▸ **Exercise prompt**
The answer should hold only the lines from the one containing "58 | 33 | 70 |" through the one containing "well-mannered: 有礼貌的。" in the entries below, copied exactly, without pictures.

▸ **Data supplied**
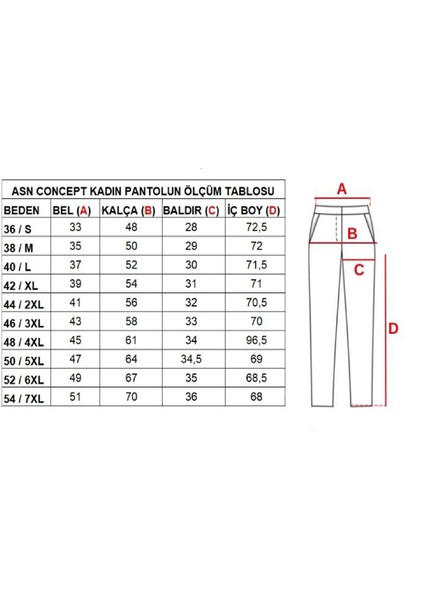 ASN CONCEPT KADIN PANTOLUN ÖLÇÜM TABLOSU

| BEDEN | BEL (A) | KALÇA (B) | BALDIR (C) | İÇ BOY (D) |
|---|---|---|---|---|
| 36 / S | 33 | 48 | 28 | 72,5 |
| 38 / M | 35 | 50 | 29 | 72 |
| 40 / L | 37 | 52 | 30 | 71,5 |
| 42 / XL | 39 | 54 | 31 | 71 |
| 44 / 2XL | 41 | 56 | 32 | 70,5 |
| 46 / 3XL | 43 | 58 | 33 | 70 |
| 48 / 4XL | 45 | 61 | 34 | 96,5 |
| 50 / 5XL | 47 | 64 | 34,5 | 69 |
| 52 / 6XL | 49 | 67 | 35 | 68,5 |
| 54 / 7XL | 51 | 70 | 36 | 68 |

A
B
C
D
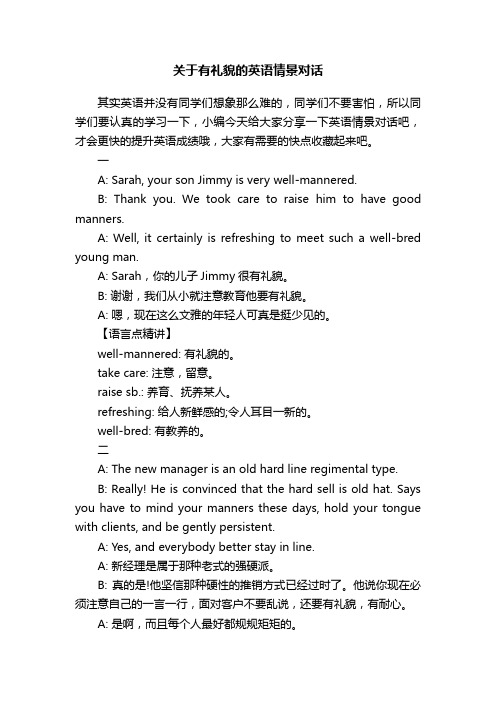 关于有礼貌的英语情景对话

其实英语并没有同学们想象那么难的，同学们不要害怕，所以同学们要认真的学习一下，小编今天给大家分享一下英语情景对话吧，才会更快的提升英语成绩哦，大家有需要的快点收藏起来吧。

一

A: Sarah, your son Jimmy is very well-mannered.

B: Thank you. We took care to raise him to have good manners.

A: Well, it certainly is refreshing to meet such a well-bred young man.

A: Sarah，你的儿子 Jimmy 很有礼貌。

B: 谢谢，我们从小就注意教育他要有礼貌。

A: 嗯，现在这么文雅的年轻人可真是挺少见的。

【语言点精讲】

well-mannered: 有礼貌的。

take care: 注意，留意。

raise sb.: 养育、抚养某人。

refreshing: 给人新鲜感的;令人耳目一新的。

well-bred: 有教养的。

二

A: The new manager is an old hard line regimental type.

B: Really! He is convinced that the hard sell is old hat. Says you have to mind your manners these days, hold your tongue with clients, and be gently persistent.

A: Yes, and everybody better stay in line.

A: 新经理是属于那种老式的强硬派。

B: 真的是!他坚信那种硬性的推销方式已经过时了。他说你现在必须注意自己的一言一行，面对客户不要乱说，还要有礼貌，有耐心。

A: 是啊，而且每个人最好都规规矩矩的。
* * *
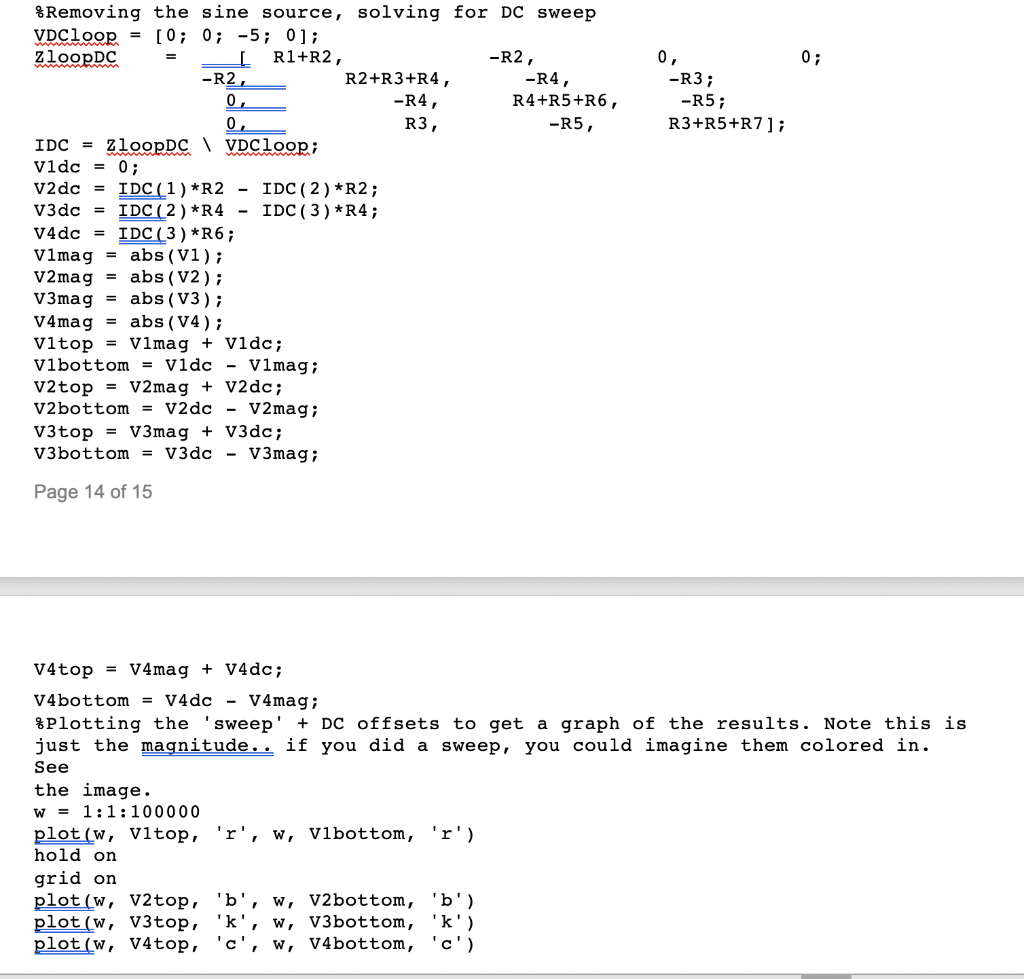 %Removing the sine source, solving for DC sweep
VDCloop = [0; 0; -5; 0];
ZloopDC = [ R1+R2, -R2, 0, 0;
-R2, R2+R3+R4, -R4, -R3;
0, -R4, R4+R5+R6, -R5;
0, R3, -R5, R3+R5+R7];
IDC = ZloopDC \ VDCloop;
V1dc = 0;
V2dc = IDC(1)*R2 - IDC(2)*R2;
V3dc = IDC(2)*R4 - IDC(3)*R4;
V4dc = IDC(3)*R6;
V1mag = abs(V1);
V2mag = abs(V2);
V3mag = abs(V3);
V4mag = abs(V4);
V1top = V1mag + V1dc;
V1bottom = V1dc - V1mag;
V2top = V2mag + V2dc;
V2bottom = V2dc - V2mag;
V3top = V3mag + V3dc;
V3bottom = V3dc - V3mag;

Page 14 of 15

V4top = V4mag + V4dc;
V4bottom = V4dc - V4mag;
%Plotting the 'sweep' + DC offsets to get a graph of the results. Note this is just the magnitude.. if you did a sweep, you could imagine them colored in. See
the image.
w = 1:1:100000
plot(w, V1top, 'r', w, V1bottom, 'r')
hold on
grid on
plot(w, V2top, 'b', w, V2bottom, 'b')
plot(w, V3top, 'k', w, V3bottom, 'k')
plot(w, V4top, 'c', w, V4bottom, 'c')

▸ **Final answer**
| 46 / 3XL | 43 | 58 | 33 | 70 |
| 48 / 4XL | 45 | 61 | 34 | 96,5 |
| 50 / 5XL | 47 | 64 | 34,5 | 69 |
| 52 / 6XL | 49 | 67 | 35 | 68,5 |
| 54 / 7XL | 51 | 70 | 36 | 68 |

A
B
C
D
 关于有礼貌的英语情景对话

其实英语并没有同学们想象那么难的，同学们不要害怕，所以同学们要认真的学习一下，小编今天给大家分享一下英语情景对话吧，才会更快的提升英语成绩哦，大家有需要的快点收藏起来吧。

一

A: Sarah, your son Jimmy is very well-mannered.

B: Thank you. We took care to raise him to have good manners.

A: Well, it certainly is refreshing to meet such a well-bred young man.

A: Sarah，你的儿子 Jimmy 很有礼貌。

B: 谢谢，我们从小就注意教育他要有礼貌。

A: 嗯，现在这么文雅的年轻人可真是挺少见的。

【语言点精讲】

well-mannered: 有礼貌的。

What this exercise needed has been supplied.